As the presidential election rolls along from one party’s debate to the next, one thing is extremely prevalent in both the Republican and Democratic debates: both parties really like to contradict each other’s views.

This has become a very serious problem in the past few years and has caused a government shutdown, as well as the majority of Democratic bills from getting immediately voted down by the majority Republican side of Congress. This type of political stalemate is toxic to our nation’s ability to develop further and for new pieces of legislature to advance in government. As more of the national media outlets are covering the turmoil of our extremely divided government, there is an increase in public awareness on the issue of governmental polarization. Due to this newfound public awareness in the government’s actions (or lack of actions), more people are beginning to question if the current format of our government is the most effective way to run the nation.

In an effort to make their parties' ideologies clearer, the RIT Republicans and the RIT Democrats held a mock presidential debate on October 19 with the help of the Debate Society. Both sides opened the debate with a statement of their party’s main ideology. But as the debate went to the major topics, such as universal health care, foreign policy and college, the answers given by both parties began to appear more similar than different. One topic that both parties seemed to share value in is immigration. The question asked to the RIT Republicans was “How do you believe that economically allowing immigrants to stay in the U.S. is beneficial?” The Republicans then replied, “We can stop sending money overseas if we can go forward with a faster naturalization process to truly integrate these [immigrants already in the country] into the country; it will solve the problem of immigrants sending money abroad back to their home country.” The Democrats then responded to the same question with, “We do agree with your point to make naturalization in the U.S. faster. You can’t say that sending money abroad is hurting our economy.”

Clearly, the parties share some ideas but still have their conflicting beliefs. The debate ended with both sides giving their closing statements in which the Democrats stated, “The nation seems to be supporting more progressive ideas. We want a revolution but it can only be done if both parties work together.” The Republicans agreed, while saying, “Polarization is becoming a growing problem in this country.”

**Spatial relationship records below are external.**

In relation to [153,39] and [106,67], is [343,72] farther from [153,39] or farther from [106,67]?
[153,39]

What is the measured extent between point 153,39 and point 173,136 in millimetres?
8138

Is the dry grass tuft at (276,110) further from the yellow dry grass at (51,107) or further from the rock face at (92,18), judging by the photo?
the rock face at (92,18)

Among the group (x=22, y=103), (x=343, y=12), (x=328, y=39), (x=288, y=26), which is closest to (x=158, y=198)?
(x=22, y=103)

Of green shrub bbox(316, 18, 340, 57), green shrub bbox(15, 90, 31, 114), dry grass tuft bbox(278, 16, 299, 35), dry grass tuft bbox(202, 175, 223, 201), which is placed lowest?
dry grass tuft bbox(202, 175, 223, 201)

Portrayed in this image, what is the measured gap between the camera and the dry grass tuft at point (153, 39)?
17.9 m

As seen in the RIT mock debate, the millennial generation is calling for a decrease in polarization between both sides of the government, but what are political analysts noticing about our federal government’s polarization? What are they saying about the matter? In a recent Washington Post article, Morris P. Fiorina and Samuel Abrams analyzed the negative effects of political polarization on the way Americans view the government. “What has changed is how partisans are distributed in terms of their ideology and issue opinions," the article states. "Self-identified Democrats have become more homogeneously liberal and self-identified Republicans more homogeneously conservative. And the differences between the two partisan groups on issues have increased, although not nearly as much as those among party elites." 

The polarization described by Fiorina and Abrams is the main reason why the general public has lost trust in the government’s representative ability as well as the effectiveness of the legislators to get things done. If the federal government wants a larger voter turnout, then they are clearly going to have to limit the amount of polarization that is occurring across the aisle in Congress. The toxicity of the two parties always contradicting each other has resulted in a population not being able to trust the centuries-old representative organization that was created by the people and for the people.

If “the people” feel misrepresented by this organization, then what is it trying to represent?